* _DOCUMENT PASSAGE_
The alleged act of crime prevention gives surveillance an aura of social value. Yet even then, its social acceptance must be rationalized in turn. Typically, one says: “I have nothing to fear from it. I’m not doing anything wrong.” But what reveals itself in such a disclaimer is a very complicated structure of fear. It is addressed to a primordial fear (of the state), for which it substitutes a postulated and fearful threat (a crime problem), with respect to which it takes sides (“I’m not part of the threat”), as if afraid to be confused with those who are. In other words, surveillance strategies carefully brand themselves as protection against crime in order to assuage the more basic fear of surveillance. 

A society that lives by hiding one fear under another is a paranoid society. And a paranoid society can be led around by the nose, by anyone who shouts "threat" loud enough to be unquestionable. 

That which fear defines 

Fear of crime is a tautology. Fear is the very means by which crime is defined. To establish the criminality of an act, one must make commission of that act fearful. Law by itself will not do that. It requires a certain kind of administrative terrorism. Throughout the 17th century in England, the sanctity of property was established by hanging anyone, even children, for stealing anything – a handkerchief or a piece of string. Very few people fear white collar crime, so it is rarely investigated. When fear defines criminality, it is bottom-feeding. Though a call for assistance is not itself criminal, the arriving police will assume criminality, and then escalate that innocent request to a need for law enforcement. Whatever the call, the assumption of criminality becomes the real content of police response. This is said openly in the recent docu-drama video, “The Killing of Kenneth Chamberlain.” [cf. Martinot, “A Film for Our Time,” Counterpunch, 11/28/21] If the person is black, the cops approach with guns drawn, ready to shoot – an essential ingredient in criminalizing the black body.

* _WHAT TO DO_
(a) Rewrite the part of the surveillance passage that begins at the words "The alleged act" and stops after "fear of surveillance.", putting "monitoring" in place of "surveillance".
(b) How many lines of the records contain the string "list"? Case counts, and reply with the number only.

* _DATA ENTRIES_
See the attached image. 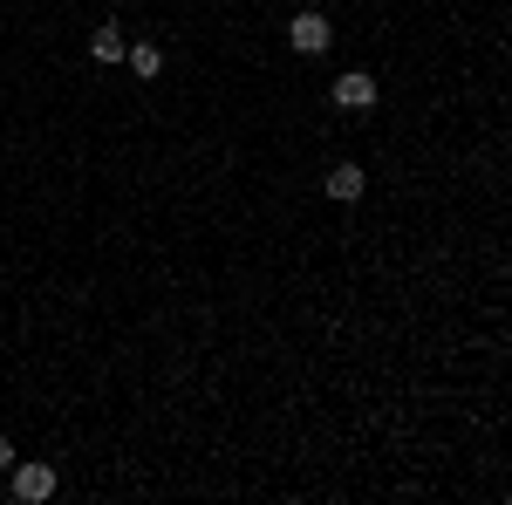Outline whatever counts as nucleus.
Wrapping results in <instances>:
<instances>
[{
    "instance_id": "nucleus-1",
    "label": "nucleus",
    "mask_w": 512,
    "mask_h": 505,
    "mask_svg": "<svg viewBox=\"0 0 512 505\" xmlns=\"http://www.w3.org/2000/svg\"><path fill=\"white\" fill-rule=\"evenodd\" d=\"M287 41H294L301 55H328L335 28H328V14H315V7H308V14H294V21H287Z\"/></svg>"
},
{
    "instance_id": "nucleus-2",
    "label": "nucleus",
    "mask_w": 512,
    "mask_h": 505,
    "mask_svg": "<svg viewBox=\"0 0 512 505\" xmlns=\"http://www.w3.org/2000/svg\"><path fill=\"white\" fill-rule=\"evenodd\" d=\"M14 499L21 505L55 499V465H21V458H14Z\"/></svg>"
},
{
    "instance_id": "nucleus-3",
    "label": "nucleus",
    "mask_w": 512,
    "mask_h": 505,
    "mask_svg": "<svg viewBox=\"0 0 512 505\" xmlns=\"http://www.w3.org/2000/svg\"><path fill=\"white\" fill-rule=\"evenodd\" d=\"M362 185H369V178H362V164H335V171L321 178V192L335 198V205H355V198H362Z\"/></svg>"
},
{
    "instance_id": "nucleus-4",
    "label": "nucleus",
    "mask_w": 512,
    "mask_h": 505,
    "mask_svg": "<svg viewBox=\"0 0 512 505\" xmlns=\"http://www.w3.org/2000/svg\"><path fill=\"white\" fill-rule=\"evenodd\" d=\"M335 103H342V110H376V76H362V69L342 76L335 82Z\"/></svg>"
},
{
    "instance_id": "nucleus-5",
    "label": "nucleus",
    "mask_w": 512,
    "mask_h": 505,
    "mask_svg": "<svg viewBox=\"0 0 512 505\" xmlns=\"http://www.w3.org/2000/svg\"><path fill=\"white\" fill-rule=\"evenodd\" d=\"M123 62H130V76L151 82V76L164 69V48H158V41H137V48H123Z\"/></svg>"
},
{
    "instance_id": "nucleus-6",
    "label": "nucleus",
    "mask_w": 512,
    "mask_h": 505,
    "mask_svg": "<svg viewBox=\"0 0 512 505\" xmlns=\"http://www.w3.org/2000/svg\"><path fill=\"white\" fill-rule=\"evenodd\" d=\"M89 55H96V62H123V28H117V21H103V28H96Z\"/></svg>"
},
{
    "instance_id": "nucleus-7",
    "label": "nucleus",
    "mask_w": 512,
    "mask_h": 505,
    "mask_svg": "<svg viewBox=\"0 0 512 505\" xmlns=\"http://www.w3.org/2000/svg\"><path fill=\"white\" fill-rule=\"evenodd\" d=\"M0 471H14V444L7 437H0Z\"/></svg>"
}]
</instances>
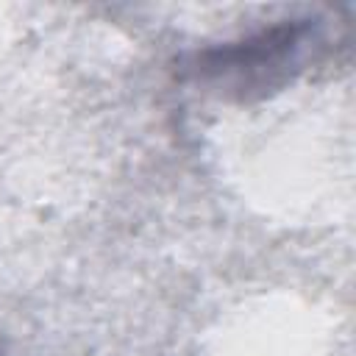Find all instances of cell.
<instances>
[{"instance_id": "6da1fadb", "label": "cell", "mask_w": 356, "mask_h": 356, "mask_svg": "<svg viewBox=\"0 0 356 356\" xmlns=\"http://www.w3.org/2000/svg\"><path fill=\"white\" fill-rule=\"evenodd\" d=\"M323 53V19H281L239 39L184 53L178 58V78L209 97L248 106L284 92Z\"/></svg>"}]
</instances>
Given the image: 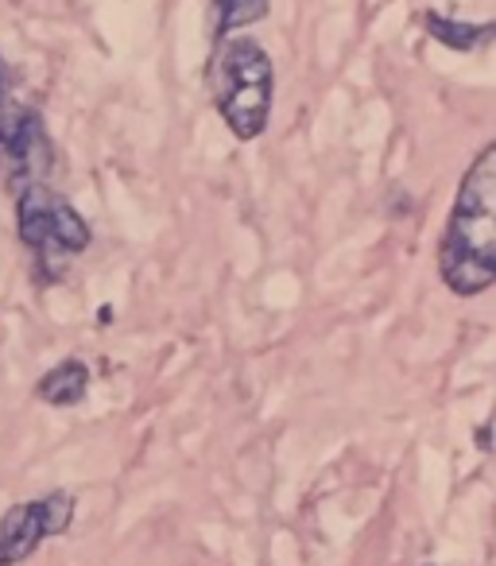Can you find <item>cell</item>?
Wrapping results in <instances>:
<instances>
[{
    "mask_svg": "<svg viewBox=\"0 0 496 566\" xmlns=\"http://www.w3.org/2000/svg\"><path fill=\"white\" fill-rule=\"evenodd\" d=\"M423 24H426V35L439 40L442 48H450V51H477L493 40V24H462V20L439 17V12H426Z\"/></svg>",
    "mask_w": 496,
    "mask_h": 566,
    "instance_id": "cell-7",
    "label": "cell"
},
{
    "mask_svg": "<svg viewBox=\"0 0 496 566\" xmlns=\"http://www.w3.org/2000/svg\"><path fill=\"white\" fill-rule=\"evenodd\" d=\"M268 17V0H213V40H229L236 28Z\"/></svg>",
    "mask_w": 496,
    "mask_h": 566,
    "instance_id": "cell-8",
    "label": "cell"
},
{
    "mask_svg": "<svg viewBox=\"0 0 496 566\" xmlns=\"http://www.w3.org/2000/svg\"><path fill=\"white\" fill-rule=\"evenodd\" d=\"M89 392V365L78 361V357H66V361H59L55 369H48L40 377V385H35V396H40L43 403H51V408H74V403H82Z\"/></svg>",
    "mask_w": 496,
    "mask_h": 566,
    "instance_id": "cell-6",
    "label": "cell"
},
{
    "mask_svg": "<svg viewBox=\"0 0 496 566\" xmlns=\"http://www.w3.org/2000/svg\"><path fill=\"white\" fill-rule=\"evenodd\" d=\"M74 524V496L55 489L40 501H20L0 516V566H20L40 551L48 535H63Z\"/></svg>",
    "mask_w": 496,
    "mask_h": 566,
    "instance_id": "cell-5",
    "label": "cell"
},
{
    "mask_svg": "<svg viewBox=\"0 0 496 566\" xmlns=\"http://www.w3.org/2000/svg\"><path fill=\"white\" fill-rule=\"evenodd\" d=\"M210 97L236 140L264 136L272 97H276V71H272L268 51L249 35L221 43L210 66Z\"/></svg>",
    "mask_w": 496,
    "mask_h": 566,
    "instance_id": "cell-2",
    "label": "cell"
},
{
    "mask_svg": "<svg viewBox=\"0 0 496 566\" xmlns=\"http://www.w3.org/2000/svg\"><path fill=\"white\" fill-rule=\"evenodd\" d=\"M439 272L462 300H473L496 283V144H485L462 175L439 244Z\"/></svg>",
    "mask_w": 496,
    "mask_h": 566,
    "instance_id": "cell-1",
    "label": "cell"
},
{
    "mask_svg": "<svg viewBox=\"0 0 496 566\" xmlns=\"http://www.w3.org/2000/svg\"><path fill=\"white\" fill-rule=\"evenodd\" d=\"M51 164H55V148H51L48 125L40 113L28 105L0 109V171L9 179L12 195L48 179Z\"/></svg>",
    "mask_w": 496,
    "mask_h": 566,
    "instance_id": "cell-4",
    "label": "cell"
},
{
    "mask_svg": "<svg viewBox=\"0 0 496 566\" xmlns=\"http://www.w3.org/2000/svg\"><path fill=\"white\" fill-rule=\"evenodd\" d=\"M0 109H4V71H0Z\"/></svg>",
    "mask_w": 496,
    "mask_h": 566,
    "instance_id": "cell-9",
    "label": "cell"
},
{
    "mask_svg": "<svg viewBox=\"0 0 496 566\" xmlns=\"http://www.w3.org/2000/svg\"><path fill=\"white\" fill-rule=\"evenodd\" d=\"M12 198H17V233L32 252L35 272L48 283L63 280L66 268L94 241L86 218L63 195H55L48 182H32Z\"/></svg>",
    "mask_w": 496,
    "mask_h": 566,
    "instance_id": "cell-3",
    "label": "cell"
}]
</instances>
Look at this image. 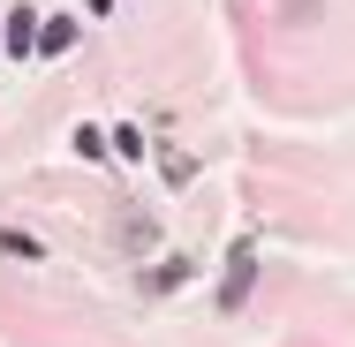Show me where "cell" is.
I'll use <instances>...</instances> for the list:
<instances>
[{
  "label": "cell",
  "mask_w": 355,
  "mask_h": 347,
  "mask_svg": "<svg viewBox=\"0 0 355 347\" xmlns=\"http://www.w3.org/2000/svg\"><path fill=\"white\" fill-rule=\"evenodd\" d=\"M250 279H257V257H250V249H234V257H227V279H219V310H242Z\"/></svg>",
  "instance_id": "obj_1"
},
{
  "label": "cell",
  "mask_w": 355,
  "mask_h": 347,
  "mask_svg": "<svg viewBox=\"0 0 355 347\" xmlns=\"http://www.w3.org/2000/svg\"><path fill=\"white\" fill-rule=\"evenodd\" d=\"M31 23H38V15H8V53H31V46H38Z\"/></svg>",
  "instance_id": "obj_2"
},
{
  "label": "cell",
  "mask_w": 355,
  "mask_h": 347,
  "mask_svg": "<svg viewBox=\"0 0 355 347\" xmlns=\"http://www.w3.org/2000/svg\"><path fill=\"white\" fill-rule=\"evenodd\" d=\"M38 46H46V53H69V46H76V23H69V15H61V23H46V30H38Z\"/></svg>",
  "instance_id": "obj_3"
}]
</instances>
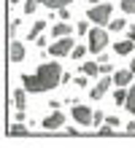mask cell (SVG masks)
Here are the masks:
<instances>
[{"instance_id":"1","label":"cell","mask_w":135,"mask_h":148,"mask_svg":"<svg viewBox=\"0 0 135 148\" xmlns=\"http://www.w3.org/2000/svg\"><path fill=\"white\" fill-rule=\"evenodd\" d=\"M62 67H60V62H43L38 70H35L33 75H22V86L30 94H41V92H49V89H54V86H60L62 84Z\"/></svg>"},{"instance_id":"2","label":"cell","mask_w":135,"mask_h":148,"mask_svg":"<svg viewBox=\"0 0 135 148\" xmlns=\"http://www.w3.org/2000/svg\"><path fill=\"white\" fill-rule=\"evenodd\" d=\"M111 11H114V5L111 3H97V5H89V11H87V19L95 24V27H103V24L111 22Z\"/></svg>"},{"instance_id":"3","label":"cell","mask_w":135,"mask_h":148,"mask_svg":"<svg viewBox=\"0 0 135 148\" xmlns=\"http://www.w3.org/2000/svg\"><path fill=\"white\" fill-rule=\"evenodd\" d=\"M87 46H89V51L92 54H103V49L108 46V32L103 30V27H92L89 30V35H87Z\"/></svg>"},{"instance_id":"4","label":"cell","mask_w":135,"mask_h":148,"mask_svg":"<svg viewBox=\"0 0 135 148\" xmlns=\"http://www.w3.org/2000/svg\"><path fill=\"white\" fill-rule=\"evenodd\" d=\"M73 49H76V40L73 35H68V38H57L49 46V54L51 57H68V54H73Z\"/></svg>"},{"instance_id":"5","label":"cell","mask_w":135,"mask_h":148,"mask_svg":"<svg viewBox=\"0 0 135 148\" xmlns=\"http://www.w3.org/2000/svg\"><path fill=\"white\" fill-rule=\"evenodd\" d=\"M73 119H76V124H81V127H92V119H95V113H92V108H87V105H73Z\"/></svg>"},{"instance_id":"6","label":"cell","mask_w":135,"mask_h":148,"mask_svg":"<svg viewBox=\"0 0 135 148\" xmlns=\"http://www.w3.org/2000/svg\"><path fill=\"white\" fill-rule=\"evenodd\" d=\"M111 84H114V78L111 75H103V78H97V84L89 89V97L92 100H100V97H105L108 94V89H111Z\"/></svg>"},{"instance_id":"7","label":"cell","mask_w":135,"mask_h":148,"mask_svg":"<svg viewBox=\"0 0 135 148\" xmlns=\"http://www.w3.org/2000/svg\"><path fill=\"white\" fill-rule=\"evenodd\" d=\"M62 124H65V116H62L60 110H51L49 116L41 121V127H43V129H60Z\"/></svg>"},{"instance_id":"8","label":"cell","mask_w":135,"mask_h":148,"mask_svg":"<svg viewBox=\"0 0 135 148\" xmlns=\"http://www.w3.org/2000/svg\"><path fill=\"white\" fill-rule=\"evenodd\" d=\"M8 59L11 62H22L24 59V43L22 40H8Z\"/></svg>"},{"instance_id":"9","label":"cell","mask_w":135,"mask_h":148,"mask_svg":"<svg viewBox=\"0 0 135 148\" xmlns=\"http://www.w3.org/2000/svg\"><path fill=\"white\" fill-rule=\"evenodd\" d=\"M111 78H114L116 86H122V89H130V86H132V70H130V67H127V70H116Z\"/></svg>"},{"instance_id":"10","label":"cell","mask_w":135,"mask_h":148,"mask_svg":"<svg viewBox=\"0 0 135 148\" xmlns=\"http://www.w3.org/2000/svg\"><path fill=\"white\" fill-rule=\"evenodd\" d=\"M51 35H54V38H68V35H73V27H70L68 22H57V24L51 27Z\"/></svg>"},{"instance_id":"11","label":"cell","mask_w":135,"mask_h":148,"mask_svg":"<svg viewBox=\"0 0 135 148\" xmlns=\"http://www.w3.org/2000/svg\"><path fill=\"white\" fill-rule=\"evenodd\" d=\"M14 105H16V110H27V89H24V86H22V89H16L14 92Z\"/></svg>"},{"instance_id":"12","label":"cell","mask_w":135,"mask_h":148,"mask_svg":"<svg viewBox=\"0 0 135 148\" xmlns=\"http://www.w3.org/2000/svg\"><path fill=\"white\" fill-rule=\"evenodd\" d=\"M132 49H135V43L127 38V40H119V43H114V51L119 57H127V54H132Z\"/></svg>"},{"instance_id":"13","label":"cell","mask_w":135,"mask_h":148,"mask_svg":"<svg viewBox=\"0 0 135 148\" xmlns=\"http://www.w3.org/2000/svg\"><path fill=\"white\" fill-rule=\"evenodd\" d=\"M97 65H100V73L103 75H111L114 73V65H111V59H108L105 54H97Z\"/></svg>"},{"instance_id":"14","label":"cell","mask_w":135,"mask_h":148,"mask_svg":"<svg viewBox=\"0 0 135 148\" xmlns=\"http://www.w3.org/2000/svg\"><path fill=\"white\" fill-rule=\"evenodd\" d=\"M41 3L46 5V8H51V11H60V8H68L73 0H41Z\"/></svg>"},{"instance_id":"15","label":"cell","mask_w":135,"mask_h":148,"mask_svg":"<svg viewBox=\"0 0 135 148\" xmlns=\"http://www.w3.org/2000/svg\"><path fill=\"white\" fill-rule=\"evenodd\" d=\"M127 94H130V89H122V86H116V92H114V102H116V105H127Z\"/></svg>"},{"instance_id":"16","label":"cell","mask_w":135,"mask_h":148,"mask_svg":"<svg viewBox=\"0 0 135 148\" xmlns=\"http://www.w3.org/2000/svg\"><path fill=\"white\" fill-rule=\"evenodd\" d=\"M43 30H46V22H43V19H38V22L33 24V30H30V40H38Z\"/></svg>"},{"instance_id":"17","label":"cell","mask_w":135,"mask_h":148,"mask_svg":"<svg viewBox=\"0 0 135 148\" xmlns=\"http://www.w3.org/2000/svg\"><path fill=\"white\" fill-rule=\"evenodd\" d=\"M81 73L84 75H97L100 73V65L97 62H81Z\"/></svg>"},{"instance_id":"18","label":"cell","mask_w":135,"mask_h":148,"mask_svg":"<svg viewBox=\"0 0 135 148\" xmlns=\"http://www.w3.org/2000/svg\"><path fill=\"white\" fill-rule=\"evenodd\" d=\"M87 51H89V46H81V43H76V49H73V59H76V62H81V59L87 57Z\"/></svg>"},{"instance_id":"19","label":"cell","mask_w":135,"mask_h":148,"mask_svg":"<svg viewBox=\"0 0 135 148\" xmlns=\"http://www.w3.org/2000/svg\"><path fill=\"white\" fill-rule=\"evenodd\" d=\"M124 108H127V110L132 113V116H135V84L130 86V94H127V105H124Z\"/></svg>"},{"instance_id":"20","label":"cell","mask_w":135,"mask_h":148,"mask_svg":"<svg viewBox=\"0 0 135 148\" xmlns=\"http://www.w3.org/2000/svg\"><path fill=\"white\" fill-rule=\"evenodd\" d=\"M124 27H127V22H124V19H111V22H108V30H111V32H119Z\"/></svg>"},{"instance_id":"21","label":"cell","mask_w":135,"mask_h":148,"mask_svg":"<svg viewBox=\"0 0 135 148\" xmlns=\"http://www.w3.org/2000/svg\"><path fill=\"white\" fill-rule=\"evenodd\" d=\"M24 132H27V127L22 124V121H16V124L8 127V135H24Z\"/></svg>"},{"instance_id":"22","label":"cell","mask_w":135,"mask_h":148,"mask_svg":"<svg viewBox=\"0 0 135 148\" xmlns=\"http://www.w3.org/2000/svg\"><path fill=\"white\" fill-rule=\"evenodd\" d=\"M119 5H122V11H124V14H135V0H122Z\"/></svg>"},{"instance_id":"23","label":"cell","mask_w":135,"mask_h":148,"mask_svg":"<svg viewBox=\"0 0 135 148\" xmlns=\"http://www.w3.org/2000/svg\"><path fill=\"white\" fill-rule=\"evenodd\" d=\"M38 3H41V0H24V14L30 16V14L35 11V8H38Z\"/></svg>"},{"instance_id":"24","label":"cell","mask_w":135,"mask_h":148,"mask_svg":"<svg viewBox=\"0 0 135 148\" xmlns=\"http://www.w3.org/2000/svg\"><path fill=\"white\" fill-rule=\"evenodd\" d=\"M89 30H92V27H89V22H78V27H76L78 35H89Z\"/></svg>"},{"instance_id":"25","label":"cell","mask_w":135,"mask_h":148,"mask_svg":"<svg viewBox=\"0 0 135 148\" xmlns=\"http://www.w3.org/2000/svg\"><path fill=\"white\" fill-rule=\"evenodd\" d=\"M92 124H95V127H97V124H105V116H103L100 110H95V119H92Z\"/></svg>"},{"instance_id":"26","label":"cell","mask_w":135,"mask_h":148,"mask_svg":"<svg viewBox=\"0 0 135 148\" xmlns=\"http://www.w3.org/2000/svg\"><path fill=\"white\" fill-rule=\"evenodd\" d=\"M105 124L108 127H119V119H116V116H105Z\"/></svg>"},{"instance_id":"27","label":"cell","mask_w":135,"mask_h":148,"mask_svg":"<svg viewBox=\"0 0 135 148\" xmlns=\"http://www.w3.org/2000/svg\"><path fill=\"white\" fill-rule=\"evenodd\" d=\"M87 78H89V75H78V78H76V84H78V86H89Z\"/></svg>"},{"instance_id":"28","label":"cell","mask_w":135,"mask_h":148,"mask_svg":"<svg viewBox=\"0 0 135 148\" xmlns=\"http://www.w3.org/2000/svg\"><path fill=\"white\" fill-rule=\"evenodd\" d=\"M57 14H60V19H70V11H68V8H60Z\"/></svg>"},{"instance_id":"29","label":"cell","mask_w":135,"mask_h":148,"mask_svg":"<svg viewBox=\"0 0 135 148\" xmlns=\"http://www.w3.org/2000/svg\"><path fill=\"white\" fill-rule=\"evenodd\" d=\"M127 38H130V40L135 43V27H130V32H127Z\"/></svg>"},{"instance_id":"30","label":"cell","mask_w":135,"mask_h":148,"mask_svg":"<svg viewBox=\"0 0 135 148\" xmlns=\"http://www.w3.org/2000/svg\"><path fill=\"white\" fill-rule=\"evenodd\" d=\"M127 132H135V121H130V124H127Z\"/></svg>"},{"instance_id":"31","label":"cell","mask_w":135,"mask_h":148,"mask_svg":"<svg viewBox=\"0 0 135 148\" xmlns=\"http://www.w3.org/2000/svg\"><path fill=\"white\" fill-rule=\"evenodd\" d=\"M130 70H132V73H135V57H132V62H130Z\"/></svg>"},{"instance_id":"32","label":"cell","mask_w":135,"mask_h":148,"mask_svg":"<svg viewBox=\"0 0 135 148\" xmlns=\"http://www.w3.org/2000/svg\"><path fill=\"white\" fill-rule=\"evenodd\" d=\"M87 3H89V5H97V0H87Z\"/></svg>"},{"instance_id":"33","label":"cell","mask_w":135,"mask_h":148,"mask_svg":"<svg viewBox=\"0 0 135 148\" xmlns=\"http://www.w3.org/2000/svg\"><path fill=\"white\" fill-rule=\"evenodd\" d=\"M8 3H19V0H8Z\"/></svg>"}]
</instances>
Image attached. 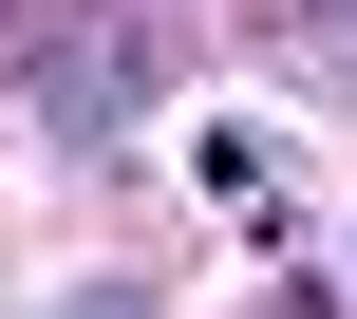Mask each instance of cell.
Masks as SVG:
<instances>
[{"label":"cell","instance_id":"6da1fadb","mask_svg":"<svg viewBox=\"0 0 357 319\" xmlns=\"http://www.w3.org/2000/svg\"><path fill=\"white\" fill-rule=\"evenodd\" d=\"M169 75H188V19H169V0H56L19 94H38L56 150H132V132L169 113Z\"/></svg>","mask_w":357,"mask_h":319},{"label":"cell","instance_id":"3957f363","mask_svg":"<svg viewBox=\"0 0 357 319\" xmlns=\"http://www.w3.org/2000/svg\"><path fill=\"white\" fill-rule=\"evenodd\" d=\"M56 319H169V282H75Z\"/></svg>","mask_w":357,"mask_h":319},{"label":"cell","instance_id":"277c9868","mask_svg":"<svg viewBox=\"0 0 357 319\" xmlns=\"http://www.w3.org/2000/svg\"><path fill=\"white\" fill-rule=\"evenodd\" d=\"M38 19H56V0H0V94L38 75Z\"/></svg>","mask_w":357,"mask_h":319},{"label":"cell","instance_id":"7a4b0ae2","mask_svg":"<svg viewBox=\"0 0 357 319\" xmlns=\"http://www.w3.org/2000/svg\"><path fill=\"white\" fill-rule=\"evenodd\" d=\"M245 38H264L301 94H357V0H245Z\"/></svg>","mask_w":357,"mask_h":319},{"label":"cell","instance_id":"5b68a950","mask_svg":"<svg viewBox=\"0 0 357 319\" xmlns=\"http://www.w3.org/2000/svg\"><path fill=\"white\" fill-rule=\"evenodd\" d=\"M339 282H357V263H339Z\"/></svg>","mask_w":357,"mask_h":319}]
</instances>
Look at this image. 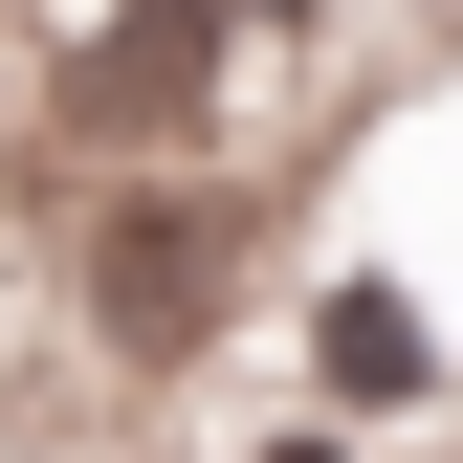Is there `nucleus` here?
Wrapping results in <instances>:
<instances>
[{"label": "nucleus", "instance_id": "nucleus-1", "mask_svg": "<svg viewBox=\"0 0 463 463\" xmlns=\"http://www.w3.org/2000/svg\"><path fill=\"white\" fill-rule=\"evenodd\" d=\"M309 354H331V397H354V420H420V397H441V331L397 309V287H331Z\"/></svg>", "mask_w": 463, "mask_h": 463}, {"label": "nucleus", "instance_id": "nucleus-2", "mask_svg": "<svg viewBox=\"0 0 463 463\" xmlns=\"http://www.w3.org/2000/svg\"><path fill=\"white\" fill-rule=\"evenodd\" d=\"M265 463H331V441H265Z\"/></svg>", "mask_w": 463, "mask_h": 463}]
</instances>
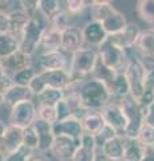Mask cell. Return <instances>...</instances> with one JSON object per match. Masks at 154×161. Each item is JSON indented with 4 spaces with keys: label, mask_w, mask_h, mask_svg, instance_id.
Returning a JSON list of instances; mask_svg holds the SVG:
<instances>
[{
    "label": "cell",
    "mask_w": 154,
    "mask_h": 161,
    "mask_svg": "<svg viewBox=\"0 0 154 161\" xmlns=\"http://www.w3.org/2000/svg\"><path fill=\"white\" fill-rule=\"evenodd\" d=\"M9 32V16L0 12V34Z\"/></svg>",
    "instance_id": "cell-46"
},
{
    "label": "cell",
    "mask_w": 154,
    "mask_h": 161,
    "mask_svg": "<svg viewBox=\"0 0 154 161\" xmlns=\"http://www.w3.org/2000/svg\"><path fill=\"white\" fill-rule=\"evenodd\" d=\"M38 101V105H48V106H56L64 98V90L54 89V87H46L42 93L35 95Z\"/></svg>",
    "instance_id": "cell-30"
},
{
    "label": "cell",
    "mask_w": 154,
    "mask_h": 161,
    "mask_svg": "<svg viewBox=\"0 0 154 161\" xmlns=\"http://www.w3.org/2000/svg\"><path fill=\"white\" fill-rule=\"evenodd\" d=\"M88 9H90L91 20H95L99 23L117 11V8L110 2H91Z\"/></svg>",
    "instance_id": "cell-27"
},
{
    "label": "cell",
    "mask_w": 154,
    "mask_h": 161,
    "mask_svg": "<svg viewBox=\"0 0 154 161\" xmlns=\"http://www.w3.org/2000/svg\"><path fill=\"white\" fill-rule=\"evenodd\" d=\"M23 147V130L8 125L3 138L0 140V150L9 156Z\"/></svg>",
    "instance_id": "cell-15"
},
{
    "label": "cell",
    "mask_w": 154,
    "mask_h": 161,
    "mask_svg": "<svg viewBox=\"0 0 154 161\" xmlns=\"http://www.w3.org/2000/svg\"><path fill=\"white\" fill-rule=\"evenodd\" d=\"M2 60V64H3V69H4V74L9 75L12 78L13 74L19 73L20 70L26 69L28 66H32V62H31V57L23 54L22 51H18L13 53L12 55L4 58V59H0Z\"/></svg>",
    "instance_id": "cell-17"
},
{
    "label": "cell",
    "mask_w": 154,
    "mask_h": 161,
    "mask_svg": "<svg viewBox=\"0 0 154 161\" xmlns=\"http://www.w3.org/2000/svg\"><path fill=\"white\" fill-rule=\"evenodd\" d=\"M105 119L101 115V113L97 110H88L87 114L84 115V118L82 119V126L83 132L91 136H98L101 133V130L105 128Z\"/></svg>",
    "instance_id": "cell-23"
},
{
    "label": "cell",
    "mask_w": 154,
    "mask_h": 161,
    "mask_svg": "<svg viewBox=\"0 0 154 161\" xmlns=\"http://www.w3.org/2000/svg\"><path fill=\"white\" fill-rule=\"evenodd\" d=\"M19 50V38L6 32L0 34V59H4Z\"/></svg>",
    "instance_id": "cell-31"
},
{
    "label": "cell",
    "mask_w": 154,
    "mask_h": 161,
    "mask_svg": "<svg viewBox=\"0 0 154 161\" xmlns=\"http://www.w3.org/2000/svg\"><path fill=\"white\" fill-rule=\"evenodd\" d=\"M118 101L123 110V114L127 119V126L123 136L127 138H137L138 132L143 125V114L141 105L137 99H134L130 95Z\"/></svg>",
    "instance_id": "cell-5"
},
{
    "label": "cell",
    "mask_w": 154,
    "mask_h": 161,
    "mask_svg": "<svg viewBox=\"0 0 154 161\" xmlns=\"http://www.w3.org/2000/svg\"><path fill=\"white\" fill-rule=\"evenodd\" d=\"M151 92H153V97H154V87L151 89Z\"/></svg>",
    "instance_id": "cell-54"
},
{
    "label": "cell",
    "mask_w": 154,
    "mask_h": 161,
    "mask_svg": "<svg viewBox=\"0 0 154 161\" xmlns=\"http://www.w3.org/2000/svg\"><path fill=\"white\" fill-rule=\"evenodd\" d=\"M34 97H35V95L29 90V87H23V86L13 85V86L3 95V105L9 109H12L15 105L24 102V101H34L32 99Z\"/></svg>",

* _PER-TASK ANSWERS_
(a)
The alleged act of crime prevention gives monitoring an aura of social value. Yet even then, its social acceptance must be rationalized in turn. Typically, one says: “I have nothing to fear from it. I’m not doing anything wrong.” But what reveals itself in such a disclaimer is a very complicated structure of fear. It is addressed to a primordial fear (of the state), for which it substitutes a postulated and fearful threat (a crime problem), with respect to which it takes sides (“I’m not part of the threat”), as if afraid to be confused with those who are. In other words, monitoring strategies carefully brand themselves as protection against crime in order to assuage the more basic fear of monitoring.

(b) 2